TEXT PASSAGE -
↓

Introducing change is never easy.  People are accustomed to the way they work, even if there could be more productive ways to do things.  The deeply ingrained habits and processes in companies can lead to major resistance when attempting to implement change, especially when that change is focused on the values and principles of Agile.

In general, the idea of self-organizing teams, iterative delivery, responding to change, and other agile ways of working are typically foreign to people who are used to working in traditional environments. An agile approach requires a whole new mindset that many struggle to grasp and accept.

When changes are first proposed, confusion and skepticism abound. Common reactions range from “this seems unnecessary” to outright rejection of new ways of working. There is often a lack of trust in the different techniques and a fear of the unknown.  This is human nature.

↑

ACTIVITY LIST -
a) According to the text passage, what does an agile approach require?
b) Rewrite the text passage starting at "In general, the" and ending at "is human nature.", swapping "skepticism" for "doubt".

INFORMATION SHOWN -
↓

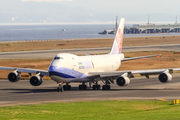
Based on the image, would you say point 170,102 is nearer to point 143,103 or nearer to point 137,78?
point 143,103

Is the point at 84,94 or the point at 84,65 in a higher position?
the point at 84,65

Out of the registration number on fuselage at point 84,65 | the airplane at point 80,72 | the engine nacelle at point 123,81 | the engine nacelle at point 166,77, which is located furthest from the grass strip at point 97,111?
the registration number on fuselage at point 84,65

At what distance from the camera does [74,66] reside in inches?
2029

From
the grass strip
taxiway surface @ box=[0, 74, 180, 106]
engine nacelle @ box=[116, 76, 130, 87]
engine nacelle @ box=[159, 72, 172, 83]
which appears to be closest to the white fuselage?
taxiway surface @ box=[0, 74, 180, 106]

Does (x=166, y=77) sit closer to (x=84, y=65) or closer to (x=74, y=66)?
(x=84, y=65)

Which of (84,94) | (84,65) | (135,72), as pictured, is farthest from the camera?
(84,65)

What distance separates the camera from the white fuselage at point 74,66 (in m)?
49.3

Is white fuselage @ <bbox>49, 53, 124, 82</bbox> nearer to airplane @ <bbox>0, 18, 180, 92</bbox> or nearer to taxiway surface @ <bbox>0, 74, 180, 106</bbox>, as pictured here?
airplane @ <bbox>0, 18, 180, 92</bbox>

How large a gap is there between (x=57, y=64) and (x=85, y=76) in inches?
245

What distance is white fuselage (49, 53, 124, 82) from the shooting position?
162 ft

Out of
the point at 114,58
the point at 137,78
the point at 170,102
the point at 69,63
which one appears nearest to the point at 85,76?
the point at 69,63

↑

ANSWERS FOR THE EXERCISE -
a) A whole new mindset that many struggle to grasp and accept.

b)
In general, the idea of self-organizing teams, iterative delivery, responding to change, and other agile ways of working are typically foreign to people who are used to working in traditional environments. An agile approach requires a whole new mindset that many struggle to grasp and accept.

When changes are first proposed, confusion and doubt abound. Common reactions range from “this seems unnecessary” to outright rejection of new ways of working. There is often a lack of trust in the different techniques and a fear of the unknown.  This is human nature.